There are two very important factors, in particular, that must be taken into account.
- Your business cycles. Internet users do not make a purchase as soon as they come across your site. They learn more, they compare, and their thoughts take shape. One, two or even three weeks might elapse between the time they are the subject of one of your tests and the point at which they convert. If your purchasing cycle is three weeks long and you have only run the test for one week, then your sample will not be representative, as the tool records visits from all internet users but does not record the conversions of the proportion of them that have been impacted by your test. You are therefore advised to test over at least one business cycle and ideally two.

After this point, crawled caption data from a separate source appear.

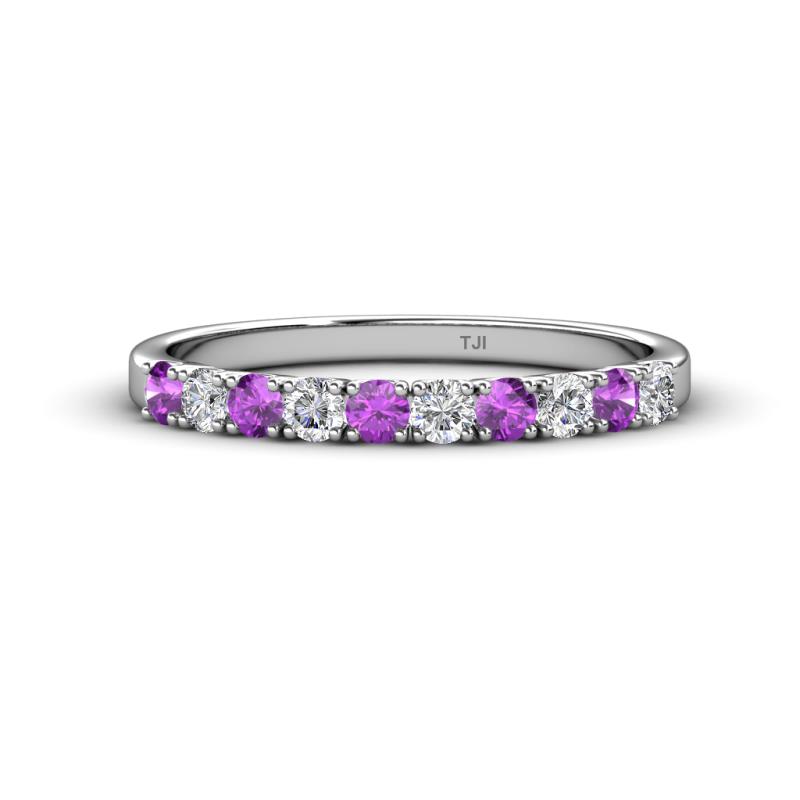 Emlynn 2.70 mm Amethyst and Lab Grown Diamond 10 Stone Wedding Band 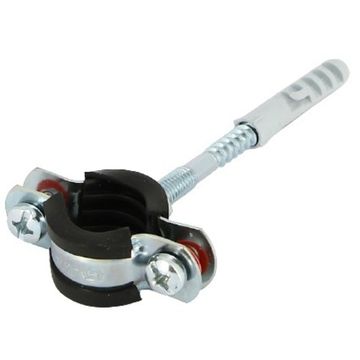 Хомут для труб Uni-Fitt 1/2" (20-24 мм) с резиновым уплотнителем, шпилькой и дюбелем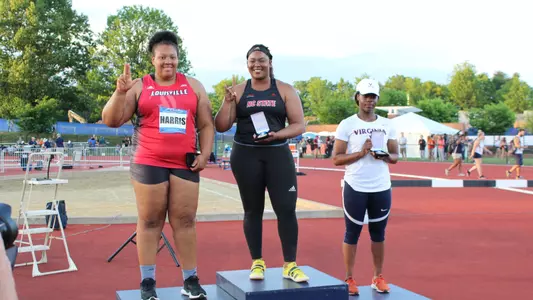 Rashida Harris on the podium at the ACC Outdoor Championships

- Your traffic sources. Your sample must incorporate all of your traffic sources (including emails, sponsored links and social networks) and you need to make sure that no single source is over-represented in your sample. Let’s take a concrete situation: if the email channel is a weak source of traffic but significant in terms of revenue and you carry out a test during an email campaign, then you are going to include internet users who have a stronger tendency to make a purchase in your sample. This would no longer be a representative sample. It is also crucial to know about major acquisition projects and, if possible, not to test during these periods. The same goes for tests during sales or other significant promotional periods that attract atypical internet users. You will often see less marked differences in the results if you re-do the tests outside these periods.
It turns out that it is in fact quite difficult to make sure that your sample is representative, as you have little control over the kind of internet users who take part in your test. There are two ways of overcoming this problem. The first is to extend the duration of your test more than is necessary in order to get closer to the normal spread of your internet users. The second is to target your tests so that you only include a specific population group in your sample. For example, you could exclude all internet users who have come to you as a result of your email campaigns from your samples, if you know that this will distort your results. You could also target only new visitors so that you do not include internet users who have reached an advanced stage in their purchasing process and who would convert regardless of the version they have.
4. Other elements to bear in mind
There are other elements to bear in mind in order to be confident that your trial conditions are as close as they can be to a real-life situation: timing, and the device.
Conversion rates can vary massively on different days of the week and even at different times of the day and you are advised to run the test over complete periods. In other words, if you launch the test on a Monday morning then it should be stopped on a Sunday evening so that a normal range of conversions is respected.
In the same way, conversion rates can vary enormously between mobiles, tablets and desktop computers and you are advised to test your sites or pages specifically for each device. Do this by using the targeting features to include or exclude the devices on which your users show very different browsing and purchasing behaviour patterns.
These elements should be taken into account so that you do not end your tests too soon and get led astray by a faulty analysis of the results. They also explain why certain A/A tests carried out over a period of time that is too short, or during a period of unusual activity, can present differences in results and also differences in statistical reliability, even when you may not have made any modifications at all.